There are various types of wind turbines on the market. Of these, the horizontal axis wind turbine, or ‘HAWT’, is probably the most common and comprises a nacelle on top of a vertical tower. The nacelle supports a rotor having a set of blades which rotate about a horizontal axis.
For performance reasons it is important that the rotor is in alignment with the wind direction. In some HAWT designs the rotor is designed to be operated facing the wind, and in others the rotor is designed to operate facing in a ‘downwind’ direction.
In both of these configurations, the wind turbine includes a nacelle yaw control system which is operable to yaw the nacelle about the tower axis. The yaw control system uses wind direction information, for example from a nacelle-mounted anemometer and direction sensor to determine the wind strength and its direction relative to the yaw position of the nacelle. The yaw control system then is able to yaw the nacelle so that it faces into the wind, thereby maximising the power that the wind turbine is able to extract from the wind.

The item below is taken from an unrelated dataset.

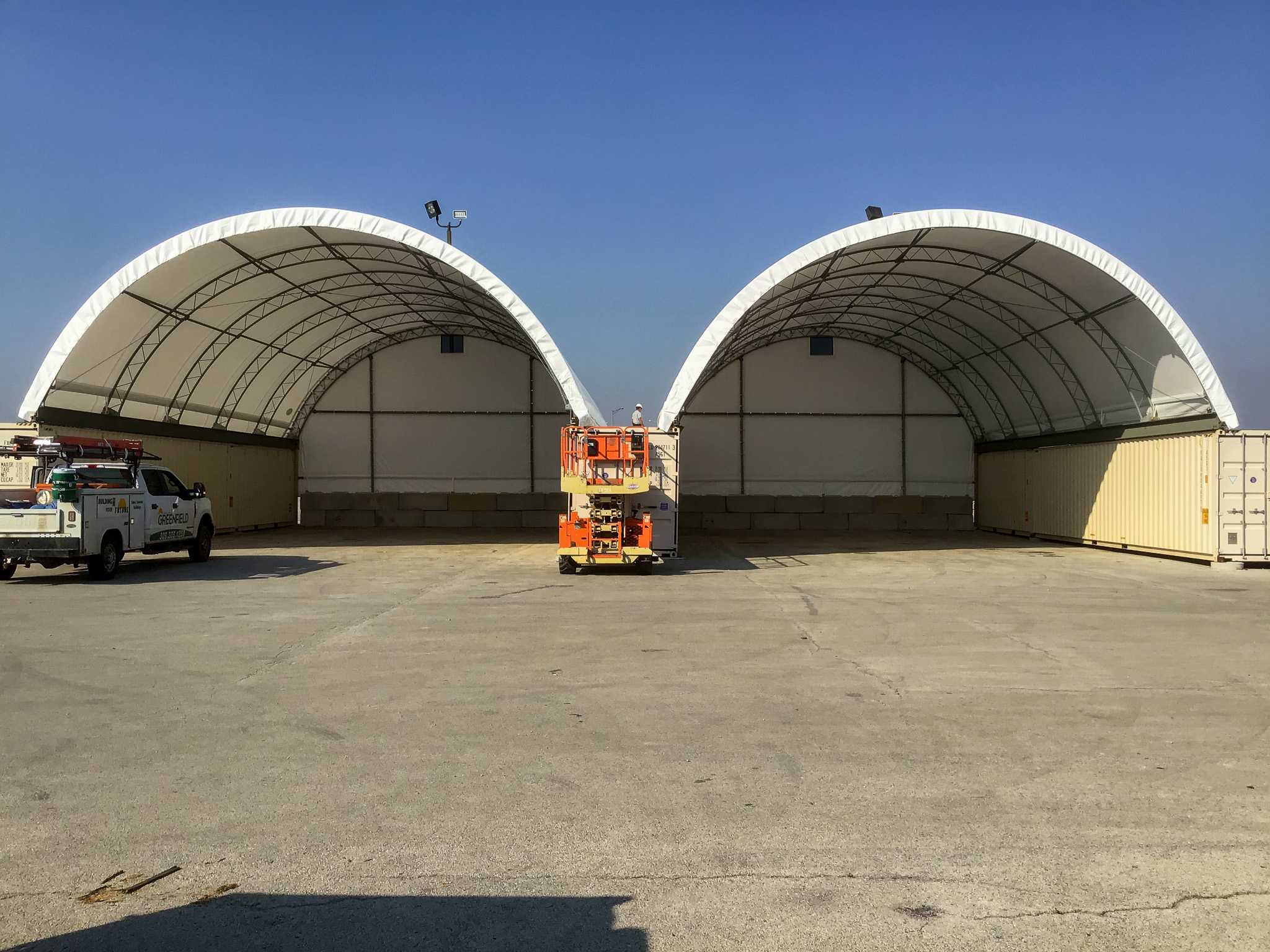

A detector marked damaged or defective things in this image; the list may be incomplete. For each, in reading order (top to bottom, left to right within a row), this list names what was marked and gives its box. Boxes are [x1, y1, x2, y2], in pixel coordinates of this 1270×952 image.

cracked concrete ground [2, 533, 1270, 949]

In performing the yaw control of the nacelle, the yaw control system must be provided with accurate position information about the nacelle. Without accurate information, there is a risk that yaw control system is unable to align the nacelle with the wind direction which may lead to a reduction in power generation efficiency. Also, it is important nowadays for a wind turbine to be able to determine the absolute wind direction, as opposed to the direction relative to the nacelle, since this parameter may be used for certain control strategies, such as wake reduction techniques for example. Absolute wind direction is usually determined by adding relative wind direction to the nacelle yaw position.
In a typical yaw control system, the nacelle position is derived from a sensor that monitors the movement of a tower-mounted yaw ring gear that is rotated by one or more motor-driven yaw pinions. Usually an optical or magnetic encoder sensor is used for this purpose. Rotational movement of one of the yaw drive pinions may also be measured.
Errors in the yaw measurement system can in certain circumstances accumulate into a significant yaw error which has a knock on affect particularly in the determination of a value of the absolute wind direction for the wind turbine. It will be appreciated from the above discussion that it would be desirable at least to detect when a yaw sensor is providing inaccurate data so that appropriate action can be taken. It would also be desirable to mitigate for the presence of the inaccurate data so that a given wind turbine in a wind farm always has an acceptably accurate measure of absolute wind direction available to it so that control objectives can be achieved.
It is against this background that the invention has been devised.